Sie arbeitete weiter, und am frühen Nachmittag hatte sie wenigstens das gesamte herumliegende Papier auf einen einzigen Stapel reduziert, der Rest war korrekt abgelegt oder in der Papiertonne versenkt. Beim Wegtragen des Altpapiers hatte sie die Haustür zunehmend lauter ins Schloss krachen lassen, aber Michael hatte sich immer noch nicht gerührt. Tot oder feige?
Eher feige, beschloss sie. Umso besser. Und sie hatte jetzt Hunger!
Als sie sich eine sorgfältig abgemessene Portion Spaghetti kochte, kam Michael doch endlich zu ihr.

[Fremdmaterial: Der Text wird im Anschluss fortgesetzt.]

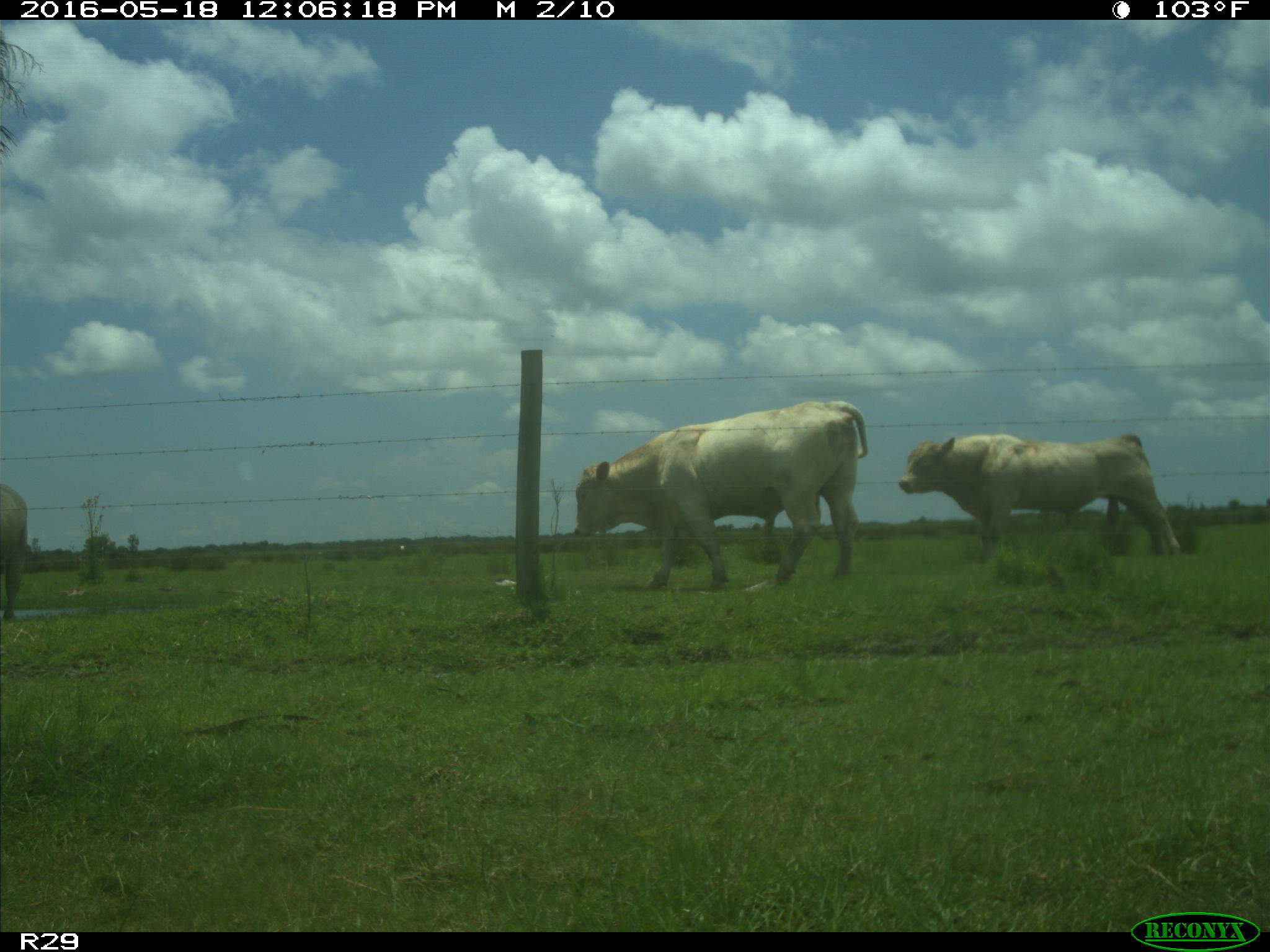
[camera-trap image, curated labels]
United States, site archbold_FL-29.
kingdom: Animalia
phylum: Chordata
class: Mammalia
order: Artiodactyla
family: Bovidae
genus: Bos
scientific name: Bos taurus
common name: domestic cow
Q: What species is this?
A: Bos taurus (domestic cow).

„Hi.“ Das kam gähnend heraus, und er schlurfte auch sofort zur (natürlich leeren) Kaffeemaschine. Ariane grinste in sich hinein, denn obwohl es in der Wohnung nicht übermäßig warm war (diese mistigen Ölöfen!), war er nur mit hautengen Jeans bekleidet. Glaubte er, angesichts seines – zugegebenermaßen sexy – Oberkörpers wurde sie vergessen, was sie gestern gesehen hatte? Da musste er aber schon mehr aufbieten!
„Hi“, antwortete sie nur, goss ihre Spaghetti ab und rührte einen halben Esslöffel Pesto darunter. Er setzte die gefüllte Maschine zusammen und präsentierte dabei seinen knackigen Hintern, wie Ariane beim Spaghettischaufeln gleichgültig registrierte. „Hunger hätte ich jetzt auch“, versuchte er es dann.

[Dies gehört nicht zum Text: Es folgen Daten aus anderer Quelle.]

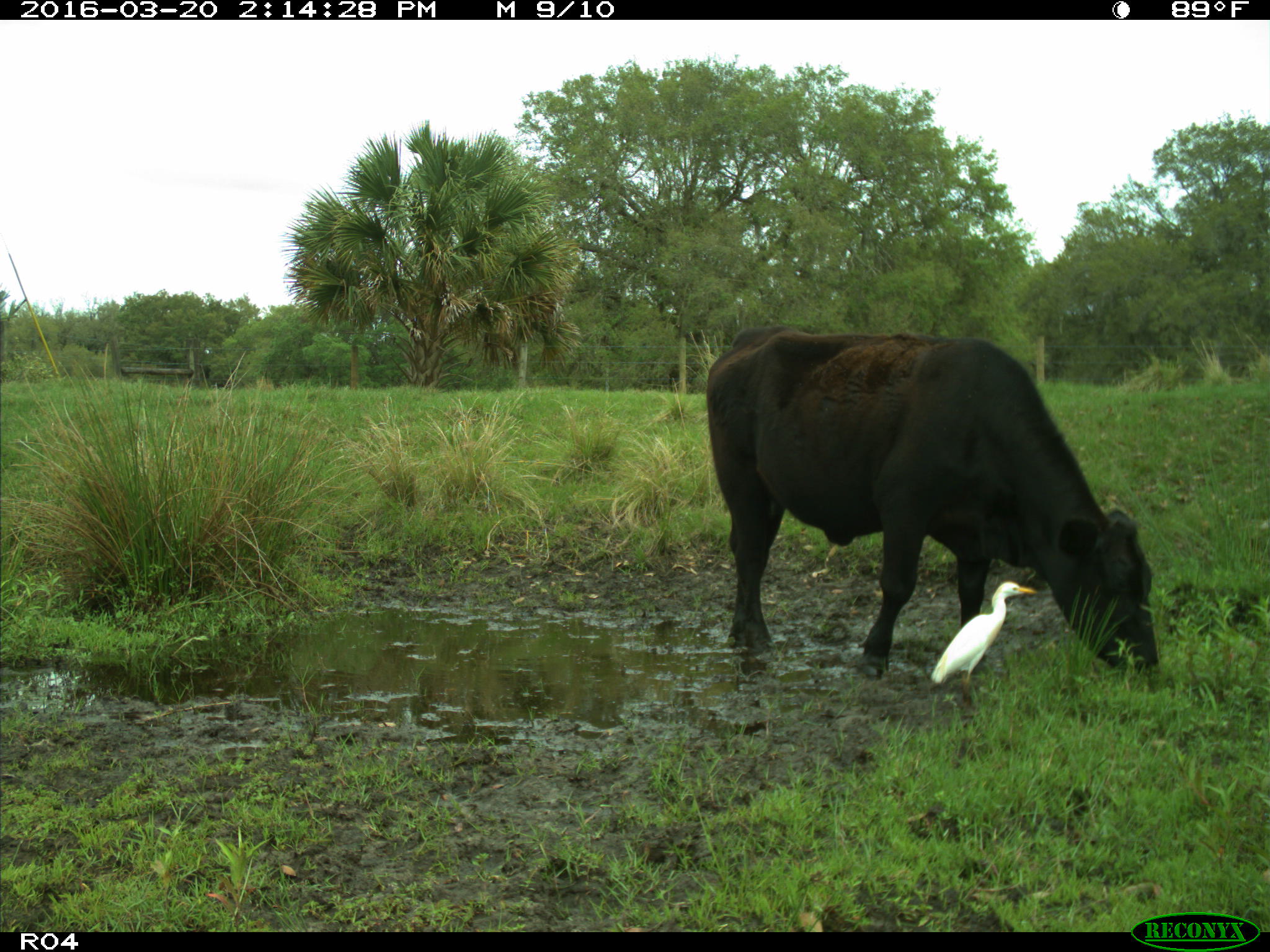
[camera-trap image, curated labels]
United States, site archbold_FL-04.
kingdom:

„Dann mach dir halt was, ist ja genug Zeug da“, antwortete sie. „Ich kann schließlich nicht wissen, wann du aufstehst.“
Brummen. Die Kaffeemaschine antwortete ihm mit einem tiefen Rülpser und begann zu arbeiten. Ariane schluckte den letzten Bissen Spaghetti herunter und stand auf, um den Teller und den Topf zu spülen.
„Du bist heute so komisch“, beklagte sich Michael.
Sag´s nicht!
„Kriegst du deine Tage?“
Doch. Trottel!
„Und wenn schon, deswegen bin ich auch nicht anders als sonst.“
„Finde ich schon.“ Er hob endlich mal den Blick, leicht blutunterlaufen. Sie wedelte ein bisschen mit der linken Hand, als müsste sie mit dem Topfschwamm winken, und es funktionierte: Er sah den Stempel. Etwas blass mittlerweile, aber noch gut erkennbar.

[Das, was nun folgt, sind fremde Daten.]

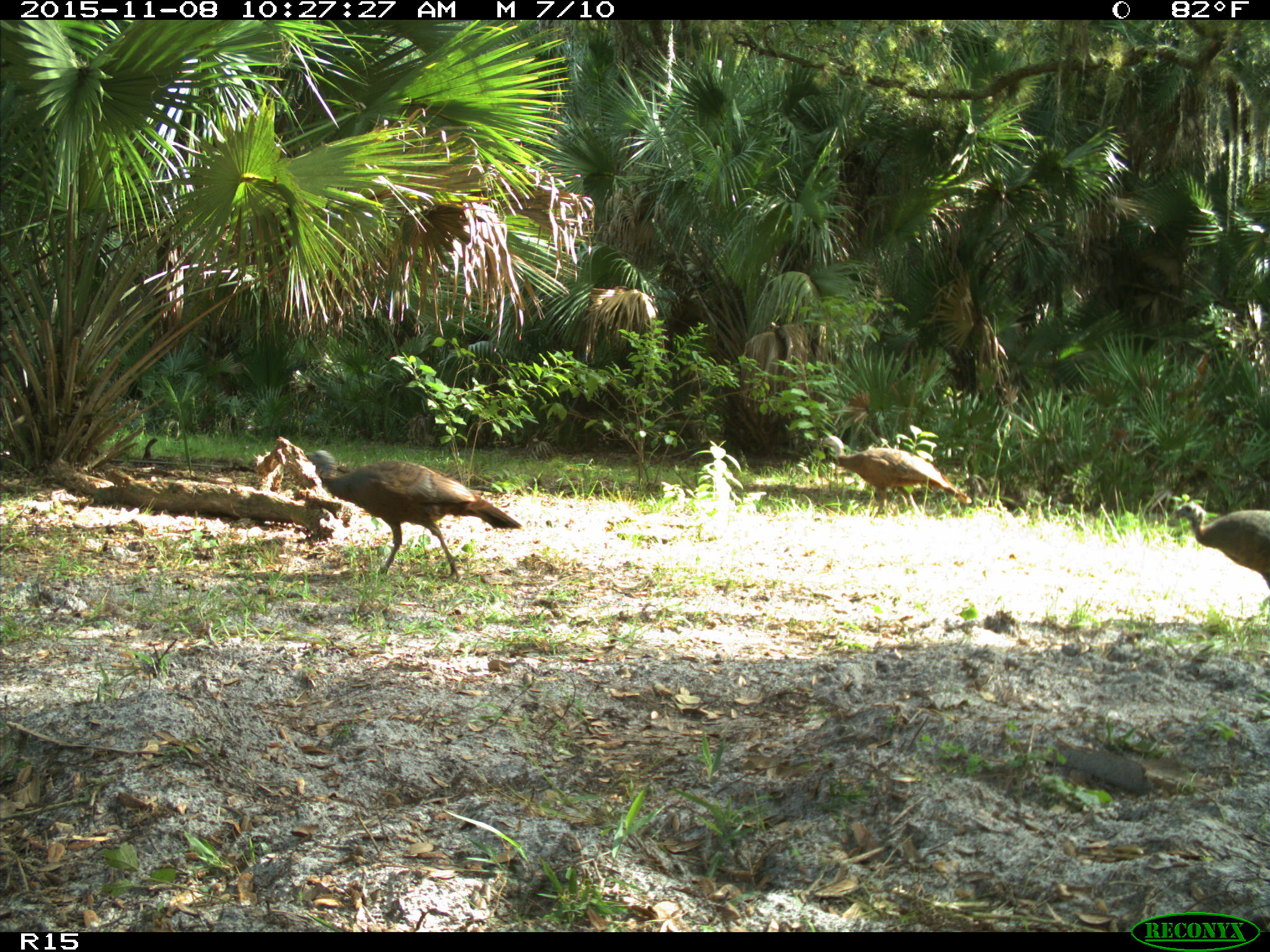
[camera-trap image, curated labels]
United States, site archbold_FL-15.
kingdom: Animalia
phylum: Chordata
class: Aves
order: Galliformes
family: Phasianidae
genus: Meleagris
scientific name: Meleagris gallopavo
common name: wild turkey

Weniger blass jedenfalls als Michael, der sich ziemlich abrupt entfärbte. „D-du warst gestern in der Halle? Du wolltest doch gar nicht kommen?“
„Ich hab´s mir eben anders überlegt. Ich dachte nämlich, du freust dich.“
„Hätte ich bestimmt auch – aber ich hab dich gar nicht gesehen.“
„Ich dich schon – und ich kann dir versichern, du hättest dich nicht gefreut, wenn ich dich – euch – dabei gestört hätte.“
„Oh.“ Er senkte demütig den Kopf, dann hob er ihn wieder, mit dem aufrichtigsten Blick aller Zeiten. Ariane überlegte, ob sie ihm eine scheuern oder nur fragen sollte, wie lange er diesen Unschuldsblick vor dem Spiegel geübt hatte. Sie ließ beides und wartete auf das Unvermeidliche.